From 10:28 a.m. to 12:30 p.m. UTC, we were alerted to multiple customer sites and services being down. We immediately began to investigate the root cause. We determined the root cause to be one DB server that was not reachable due to the loss of persistent storage.

Our engineering team continuously worked on finding ways to resolve the issues. The number of down sites started to decrease as a result, and all sites and services were restored by 5:00 p.m. UTC.

We have identified some improvements that will help us detect similar issues in the future.
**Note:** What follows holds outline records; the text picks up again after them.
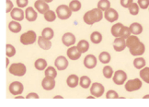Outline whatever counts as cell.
I'll list each match as a JSON object with an SVG mask.
<instances>
[{
  "label": "cell",
  "mask_w": 149,
  "mask_h": 107,
  "mask_svg": "<svg viewBox=\"0 0 149 107\" xmlns=\"http://www.w3.org/2000/svg\"><path fill=\"white\" fill-rule=\"evenodd\" d=\"M126 44L130 54L133 56H141L146 52L145 43H142L137 35H131L126 39Z\"/></svg>",
  "instance_id": "obj_1"
},
{
  "label": "cell",
  "mask_w": 149,
  "mask_h": 107,
  "mask_svg": "<svg viewBox=\"0 0 149 107\" xmlns=\"http://www.w3.org/2000/svg\"><path fill=\"white\" fill-rule=\"evenodd\" d=\"M103 17H104V13L103 11L100 8H93L91 10H88L87 13H85L83 17V20L86 24L88 25H93L97 22H100Z\"/></svg>",
  "instance_id": "obj_2"
},
{
  "label": "cell",
  "mask_w": 149,
  "mask_h": 107,
  "mask_svg": "<svg viewBox=\"0 0 149 107\" xmlns=\"http://www.w3.org/2000/svg\"><path fill=\"white\" fill-rule=\"evenodd\" d=\"M8 71L10 74H12L17 77H22L26 74L27 67L23 63H14L10 65L8 67Z\"/></svg>",
  "instance_id": "obj_3"
},
{
  "label": "cell",
  "mask_w": 149,
  "mask_h": 107,
  "mask_svg": "<svg viewBox=\"0 0 149 107\" xmlns=\"http://www.w3.org/2000/svg\"><path fill=\"white\" fill-rule=\"evenodd\" d=\"M20 43L23 44V45H31V44L34 43L36 42L37 39V34L34 31H28L24 32L23 34L20 35Z\"/></svg>",
  "instance_id": "obj_4"
},
{
  "label": "cell",
  "mask_w": 149,
  "mask_h": 107,
  "mask_svg": "<svg viewBox=\"0 0 149 107\" xmlns=\"http://www.w3.org/2000/svg\"><path fill=\"white\" fill-rule=\"evenodd\" d=\"M72 12H73V11L69 8V6H66V5H60L56 8L57 18L62 20L69 19L70 17L72 16Z\"/></svg>",
  "instance_id": "obj_5"
},
{
  "label": "cell",
  "mask_w": 149,
  "mask_h": 107,
  "mask_svg": "<svg viewBox=\"0 0 149 107\" xmlns=\"http://www.w3.org/2000/svg\"><path fill=\"white\" fill-rule=\"evenodd\" d=\"M143 86V82L139 78H134V80H127L125 83V90L128 92H133L135 91H138Z\"/></svg>",
  "instance_id": "obj_6"
},
{
  "label": "cell",
  "mask_w": 149,
  "mask_h": 107,
  "mask_svg": "<svg viewBox=\"0 0 149 107\" xmlns=\"http://www.w3.org/2000/svg\"><path fill=\"white\" fill-rule=\"evenodd\" d=\"M105 92V88L102 85L101 83L99 82H94L91 84L90 86V94L94 95L96 98H100L101 97Z\"/></svg>",
  "instance_id": "obj_7"
},
{
  "label": "cell",
  "mask_w": 149,
  "mask_h": 107,
  "mask_svg": "<svg viewBox=\"0 0 149 107\" xmlns=\"http://www.w3.org/2000/svg\"><path fill=\"white\" fill-rule=\"evenodd\" d=\"M126 80H127V74H126L125 71H123L122 69H119L114 72V75L112 77V80L116 85H123V84H124L126 82Z\"/></svg>",
  "instance_id": "obj_8"
},
{
  "label": "cell",
  "mask_w": 149,
  "mask_h": 107,
  "mask_svg": "<svg viewBox=\"0 0 149 107\" xmlns=\"http://www.w3.org/2000/svg\"><path fill=\"white\" fill-rule=\"evenodd\" d=\"M8 90L11 94L17 96V95L22 94V92L24 91V86H23V84L19 81H13L12 83H10Z\"/></svg>",
  "instance_id": "obj_9"
},
{
  "label": "cell",
  "mask_w": 149,
  "mask_h": 107,
  "mask_svg": "<svg viewBox=\"0 0 149 107\" xmlns=\"http://www.w3.org/2000/svg\"><path fill=\"white\" fill-rule=\"evenodd\" d=\"M68 65H69V63H68L67 58L65 57V56H63V55H60V56H58V57H56V59L54 61L55 67L57 69V70H60V71L66 69Z\"/></svg>",
  "instance_id": "obj_10"
},
{
  "label": "cell",
  "mask_w": 149,
  "mask_h": 107,
  "mask_svg": "<svg viewBox=\"0 0 149 107\" xmlns=\"http://www.w3.org/2000/svg\"><path fill=\"white\" fill-rule=\"evenodd\" d=\"M127 47L126 44V39L123 37H117L113 42V48L116 52H123Z\"/></svg>",
  "instance_id": "obj_11"
},
{
  "label": "cell",
  "mask_w": 149,
  "mask_h": 107,
  "mask_svg": "<svg viewBox=\"0 0 149 107\" xmlns=\"http://www.w3.org/2000/svg\"><path fill=\"white\" fill-rule=\"evenodd\" d=\"M62 43L64 45L70 47L73 46L76 43V36H74L72 32H65L64 35L62 36Z\"/></svg>",
  "instance_id": "obj_12"
},
{
  "label": "cell",
  "mask_w": 149,
  "mask_h": 107,
  "mask_svg": "<svg viewBox=\"0 0 149 107\" xmlns=\"http://www.w3.org/2000/svg\"><path fill=\"white\" fill-rule=\"evenodd\" d=\"M66 55H67V57H69V59L74 61V60H78L81 57L82 53L79 51L77 46H70L67 50Z\"/></svg>",
  "instance_id": "obj_13"
},
{
  "label": "cell",
  "mask_w": 149,
  "mask_h": 107,
  "mask_svg": "<svg viewBox=\"0 0 149 107\" xmlns=\"http://www.w3.org/2000/svg\"><path fill=\"white\" fill-rule=\"evenodd\" d=\"M104 18L109 22H114V21L118 20L119 13L117 12V10L111 8H109L108 10L104 11Z\"/></svg>",
  "instance_id": "obj_14"
},
{
  "label": "cell",
  "mask_w": 149,
  "mask_h": 107,
  "mask_svg": "<svg viewBox=\"0 0 149 107\" xmlns=\"http://www.w3.org/2000/svg\"><path fill=\"white\" fill-rule=\"evenodd\" d=\"M42 87L45 91H52L54 90L55 87V80L54 78H51V77H46L42 80Z\"/></svg>",
  "instance_id": "obj_15"
},
{
  "label": "cell",
  "mask_w": 149,
  "mask_h": 107,
  "mask_svg": "<svg viewBox=\"0 0 149 107\" xmlns=\"http://www.w3.org/2000/svg\"><path fill=\"white\" fill-rule=\"evenodd\" d=\"M97 62H98V60H97L94 55H88L84 58V66L88 69H92L94 67H96Z\"/></svg>",
  "instance_id": "obj_16"
},
{
  "label": "cell",
  "mask_w": 149,
  "mask_h": 107,
  "mask_svg": "<svg viewBox=\"0 0 149 107\" xmlns=\"http://www.w3.org/2000/svg\"><path fill=\"white\" fill-rule=\"evenodd\" d=\"M10 16L12 20L17 21H21L25 18V12L20 8H14L10 12Z\"/></svg>",
  "instance_id": "obj_17"
},
{
  "label": "cell",
  "mask_w": 149,
  "mask_h": 107,
  "mask_svg": "<svg viewBox=\"0 0 149 107\" xmlns=\"http://www.w3.org/2000/svg\"><path fill=\"white\" fill-rule=\"evenodd\" d=\"M34 8H35L38 12L41 14H44V13H46L48 10H50L48 3L43 1V0H37V1L34 3Z\"/></svg>",
  "instance_id": "obj_18"
},
{
  "label": "cell",
  "mask_w": 149,
  "mask_h": 107,
  "mask_svg": "<svg viewBox=\"0 0 149 107\" xmlns=\"http://www.w3.org/2000/svg\"><path fill=\"white\" fill-rule=\"evenodd\" d=\"M38 13L39 12H37L32 7H28L25 10V18L31 22L35 21L38 18Z\"/></svg>",
  "instance_id": "obj_19"
},
{
  "label": "cell",
  "mask_w": 149,
  "mask_h": 107,
  "mask_svg": "<svg viewBox=\"0 0 149 107\" xmlns=\"http://www.w3.org/2000/svg\"><path fill=\"white\" fill-rule=\"evenodd\" d=\"M79 80H80V78H78V76H77L76 74H71L67 78L66 84H67V86L70 88H76L78 85Z\"/></svg>",
  "instance_id": "obj_20"
},
{
  "label": "cell",
  "mask_w": 149,
  "mask_h": 107,
  "mask_svg": "<svg viewBox=\"0 0 149 107\" xmlns=\"http://www.w3.org/2000/svg\"><path fill=\"white\" fill-rule=\"evenodd\" d=\"M37 42H38L39 46L41 47L42 49H43V50H49V49H51V47H52L51 40H48V39H45V38L42 37V36L38 37Z\"/></svg>",
  "instance_id": "obj_21"
},
{
  "label": "cell",
  "mask_w": 149,
  "mask_h": 107,
  "mask_svg": "<svg viewBox=\"0 0 149 107\" xmlns=\"http://www.w3.org/2000/svg\"><path fill=\"white\" fill-rule=\"evenodd\" d=\"M22 29V27L19 23V21H17V20H12L10 21L8 23V30L13 32V33H19Z\"/></svg>",
  "instance_id": "obj_22"
},
{
  "label": "cell",
  "mask_w": 149,
  "mask_h": 107,
  "mask_svg": "<svg viewBox=\"0 0 149 107\" xmlns=\"http://www.w3.org/2000/svg\"><path fill=\"white\" fill-rule=\"evenodd\" d=\"M130 30L132 34L134 35H139L143 32V26L138 23V22H134L130 25Z\"/></svg>",
  "instance_id": "obj_23"
},
{
  "label": "cell",
  "mask_w": 149,
  "mask_h": 107,
  "mask_svg": "<svg viewBox=\"0 0 149 107\" xmlns=\"http://www.w3.org/2000/svg\"><path fill=\"white\" fill-rule=\"evenodd\" d=\"M34 66H35V69L37 70H45L47 67V61L43 59V58H39L35 61V63H34Z\"/></svg>",
  "instance_id": "obj_24"
},
{
  "label": "cell",
  "mask_w": 149,
  "mask_h": 107,
  "mask_svg": "<svg viewBox=\"0 0 149 107\" xmlns=\"http://www.w3.org/2000/svg\"><path fill=\"white\" fill-rule=\"evenodd\" d=\"M111 59V54L108 53L106 51L104 52H101L99 55V60L100 61V63L104 64V65H107L110 63V61Z\"/></svg>",
  "instance_id": "obj_25"
},
{
  "label": "cell",
  "mask_w": 149,
  "mask_h": 107,
  "mask_svg": "<svg viewBox=\"0 0 149 107\" xmlns=\"http://www.w3.org/2000/svg\"><path fill=\"white\" fill-rule=\"evenodd\" d=\"M124 25H123L122 23H120V22H118V23H115L112 27H111V35L114 36L115 38L117 37H120V31H121L122 28L123 27Z\"/></svg>",
  "instance_id": "obj_26"
},
{
  "label": "cell",
  "mask_w": 149,
  "mask_h": 107,
  "mask_svg": "<svg viewBox=\"0 0 149 107\" xmlns=\"http://www.w3.org/2000/svg\"><path fill=\"white\" fill-rule=\"evenodd\" d=\"M42 36L44 37L45 39H48V40H52V39H53L54 36V31L50 27L44 28V29L42 30Z\"/></svg>",
  "instance_id": "obj_27"
},
{
  "label": "cell",
  "mask_w": 149,
  "mask_h": 107,
  "mask_svg": "<svg viewBox=\"0 0 149 107\" xmlns=\"http://www.w3.org/2000/svg\"><path fill=\"white\" fill-rule=\"evenodd\" d=\"M77 46L79 49V51L83 54V53H86L87 51H88V49H89V43L87 40H81V41L78 42Z\"/></svg>",
  "instance_id": "obj_28"
},
{
  "label": "cell",
  "mask_w": 149,
  "mask_h": 107,
  "mask_svg": "<svg viewBox=\"0 0 149 107\" xmlns=\"http://www.w3.org/2000/svg\"><path fill=\"white\" fill-rule=\"evenodd\" d=\"M79 85L81 86L83 89L90 88V86H91V80L89 78V77H88V76H82L81 78H80Z\"/></svg>",
  "instance_id": "obj_29"
},
{
  "label": "cell",
  "mask_w": 149,
  "mask_h": 107,
  "mask_svg": "<svg viewBox=\"0 0 149 107\" xmlns=\"http://www.w3.org/2000/svg\"><path fill=\"white\" fill-rule=\"evenodd\" d=\"M146 65V62L144 57H136L134 60V66L137 69H144Z\"/></svg>",
  "instance_id": "obj_30"
},
{
  "label": "cell",
  "mask_w": 149,
  "mask_h": 107,
  "mask_svg": "<svg viewBox=\"0 0 149 107\" xmlns=\"http://www.w3.org/2000/svg\"><path fill=\"white\" fill-rule=\"evenodd\" d=\"M140 78L142 80H144L146 83L149 84V67L145 66L144 69H140Z\"/></svg>",
  "instance_id": "obj_31"
},
{
  "label": "cell",
  "mask_w": 149,
  "mask_h": 107,
  "mask_svg": "<svg viewBox=\"0 0 149 107\" xmlns=\"http://www.w3.org/2000/svg\"><path fill=\"white\" fill-rule=\"evenodd\" d=\"M90 41L95 44H98L102 41V34L99 31H93L90 35Z\"/></svg>",
  "instance_id": "obj_32"
},
{
  "label": "cell",
  "mask_w": 149,
  "mask_h": 107,
  "mask_svg": "<svg viewBox=\"0 0 149 107\" xmlns=\"http://www.w3.org/2000/svg\"><path fill=\"white\" fill-rule=\"evenodd\" d=\"M44 16V20L48 21V22H53L56 20V17H57V14L56 12H54V10H48L46 13L43 14Z\"/></svg>",
  "instance_id": "obj_33"
},
{
  "label": "cell",
  "mask_w": 149,
  "mask_h": 107,
  "mask_svg": "<svg viewBox=\"0 0 149 107\" xmlns=\"http://www.w3.org/2000/svg\"><path fill=\"white\" fill-rule=\"evenodd\" d=\"M81 7H82V5L79 0H72L69 3V8H71L73 12H77V11L81 9Z\"/></svg>",
  "instance_id": "obj_34"
},
{
  "label": "cell",
  "mask_w": 149,
  "mask_h": 107,
  "mask_svg": "<svg viewBox=\"0 0 149 107\" xmlns=\"http://www.w3.org/2000/svg\"><path fill=\"white\" fill-rule=\"evenodd\" d=\"M102 73H103V76H104L106 78H111L114 75V71L111 66H105L103 67Z\"/></svg>",
  "instance_id": "obj_35"
},
{
  "label": "cell",
  "mask_w": 149,
  "mask_h": 107,
  "mask_svg": "<svg viewBox=\"0 0 149 107\" xmlns=\"http://www.w3.org/2000/svg\"><path fill=\"white\" fill-rule=\"evenodd\" d=\"M98 8L101 9L102 11H106L111 8V2L109 0H100L98 2Z\"/></svg>",
  "instance_id": "obj_36"
},
{
  "label": "cell",
  "mask_w": 149,
  "mask_h": 107,
  "mask_svg": "<svg viewBox=\"0 0 149 107\" xmlns=\"http://www.w3.org/2000/svg\"><path fill=\"white\" fill-rule=\"evenodd\" d=\"M44 74L46 77H51V78H56L57 77V71L55 67L54 66H47L46 69L44 70Z\"/></svg>",
  "instance_id": "obj_37"
},
{
  "label": "cell",
  "mask_w": 149,
  "mask_h": 107,
  "mask_svg": "<svg viewBox=\"0 0 149 107\" xmlns=\"http://www.w3.org/2000/svg\"><path fill=\"white\" fill-rule=\"evenodd\" d=\"M131 35H132V32H131V30H130V27L123 26L122 28L121 31H120V37H123L124 39H127Z\"/></svg>",
  "instance_id": "obj_38"
},
{
  "label": "cell",
  "mask_w": 149,
  "mask_h": 107,
  "mask_svg": "<svg viewBox=\"0 0 149 107\" xmlns=\"http://www.w3.org/2000/svg\"><path fill=\"white\" fill-rule=\"evenodd\" d=\"M6 55L8 57H12L16 55V48L15 46H13L12 44L10 43H8L7 46H6Z\"/></svg>",
  "instance_id": "obj_39"
},
{
  "label": "cell",
  "mask_w": 149,
  "mask_h": 107,
  "mask_svg": "<svg viewBox=\"0 0 149 107\" xmlns=\"http://www.w3.org/2000/svg\"><path fill=\"white\" fill-rule=\"evenodd\" d=\"M139 8H140V7H139L138 3H134V2L130 6V8H128L129 9V13L131 15H133V16H136L137 14L139 13Z\"/></svg>",
  "instance_id": "obj_40"
},
{
  "label": "cell",
  "mask_w": 149,
  "mask_h": 107,
  "mask_svg": "<svg viewBox=\"0 0 149 107\" xmlns=\"http://www.w3.org/2000/svg\"><path fill=\"white\" fill-rule=\"evenodd\" d=\"M106 98L107 99H119L120 96L117 92L113 91V90H110V91H108L106 93Z\"/></svg>",
  "instance_id": "obj_41"
},
{
  "label": "cell",
  "mask_w": 149,
  "mask_h": 107,
  "mask_svg": "<svg viewBox=\"0 0 149 107\" xmlns=\"http://www.w3.org/2000/svg\"><path fill=\"white\" fill-rule=\"evenodd\" d=\"M137 3L142 9H146L149 8V0H138Z\"/></svg>",
  "instance_id": "obj_42"
},
{
  "label": "cell",
  "mask_w": 149,
  "mask_h": 107,
  "mask_svg": "<svg viewBox=\"0 0 149 107\" xmlns=\"http://www.w3.org/2000/svg\"><path fill=\"white\" fill-rule=\"evenodd\" d=\"M121 5L125 8H129L130 6L134 3V0H121Z\"/></svg>",
  "instance_id": "obj_43"
},
{
  "label": "cell",
  "mask_w": 149,
  "mask_h": 107,
  "mask_svg": "<svg viewBox=\"0 0 149 107\" xmlns=\"http://www.w3.org/2000/svg\"><path fill=\"white\" fill-rule=\"evenodd\" d=\"M28 4H29V0H17V6L20 8L27 7Z\"/></svg>",
  "instance_id": "obj_44"
},
{
  "label": "cell",
  "mask_w": 149,
  "mask_h": 107,
  "mask_svg": "<svg viewBox=\"0 0 149 107\" xmlns=\"http://www.w3.org/2000/svg\"><path fill=\"white\" fill-rule=\"evenodd\" d=\"M6 4H7V9H6V11H7V13H10L11 11H12V9L14 8L13 2L10 1V0H7Z\"/></svg>",
  "instance_id": "obj_45"
},
{
  "label": "cell",
  "mask_w": 149,
  "mask_h": 107,
  "mask_svg": "<svg viewBox=\"0 0 149 107\" xmlns=\"http://www.w3.org/2000/svg\"><path fill=\"white\" fill-rule=\"evenodd\" d=\"M39 98L40 96L36 92H31L26 96V99H39Z\"/></svg>",
  "instance_id": "obj_46"
},
{
  "label": "cell",
  "mask_w": 149,
  "mask_h": 107,
  "mask_svg": "<svg viewBox=\"0 0 149 107\" xmlns=\"http://www.w3.org/2000/svg\"><path fill=\"white\" fill-rule=\"evenodd\" d=\"M54 99H64V97H63L62 95H55Z\"/></svg>",
  "instance_id": "obj_47"
},
{
  "label": "cell",
  "mask_w": 149,
  "mask_h": 107,
  "mask_svg": "<svg viewBox=\"0 0 149 107\" xmlns=\"http://www.w3.org/2000/svg\"><path fill=\"white\" fill-rule=\"evenodd\" d=\"M6 63H7L6 66H9V59H8V56L7 58H6Z\"/></svg>",
  "instance_id": "obj_48"
},
{
  "label": "cell",
  "mask_w": 149,
  "mask_h": 107,
  "mask_svg": "<svg viewBox=\"0 0 149 107\" xmlns=\"http://www.w3.org/2000/svg\"><path fill=\"white\" fill-rule=\"evenodd\" d=\"M15 98H16V99H23L24 97H23V96H21V95L19 94V95H17V96H15Z\"/></svg>",
  "instance_id": "obj_49"
},
{
  "label": "cell",
  "mask_w": 149,
  "mask_h": 107,
  "mask_svg": "<svg viewBox=\"0 0 149 107\" xmlns=\"http://www.w3.org/2000/svg\"><path fill=\"white\" fill-rule=\"evenodd\" d=\"M94 98H96L94 95H90V96H88L87 97V99H94Z\"/></svg>",
  "instance_id": "obj_50"
},
{
  "label": "cell",
  "mask_w": 149,
  "mask_h": 107,
  "mask_svg": "<svg viewBox=\"0 0 149 107\" xmlns=\"http://www.w3.org/2000/svg\"><path fill=\"white\" fill-rule=\"evenodd\" d=\"M143 99H149V94H147V95H145V96L143 97Z\"/></svg>",
  "instance_id": "obj_51"
},
{
  "label": "cell",
  "mask_w": 149,
  "mask_h": 107,
  "mask_svg": "<svg viewBox=\"0 0 149 107\" xmlns=\"http://www.w3.org/2000/svg\"><path fill=\"white\" fill-rule=\"evenodd\" d=\"M43 1H45V2H47V3H51V2H53L54 0H43Z\"/></svg>",
  "instance_id": "obj_52"
},
{
  "label": "cell",
  "mask_w": 149,
  "mask_h": 107,
  "mask_svg": "<svg viewBox=\"0 0 149 107\" xmlns=\"http://www.w3.org/2000/svg\"></svg>",
  "instance_id": "obj_53"
}]
</instances>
Posted May 12, 2022 - 13:59 PDT

Resolved
This incident has been resolved.
Posted May 06, 2022 - 10:00 PDT
Update
We are continuing to monitor for any further issues.
Posted May 06, 2022 - 08:32 PDT
Update
We are continuing to monitor for any further issues.
Posted May 06, 2022 - 07:44 PDT
Update
We are continuing to monitor for any further issues.
Posted May 06, 2022 - 06:57 PDT
Update
We are continuing to monitor for any further issues.
Posted May 06, 2022 - 06:09 PDT
Monitoring
A fix has been implemented and we are monitoring the results.
Posted May 06, 2022 - 05:37 PDT
Update
We are continuing to work on a fix for this issue.
Posted May 06, 2022 - 04:50 PDT
Identified
The issue has been identified and a fix is being implemented.
Posted May 06, 2022 - 04:12 PDT
Investigating
We are addressing an infrastructure failure that is affecting customer sites.
Posted May 06, 2022 - 03:47 PDT
This incident affected: Customer Sites.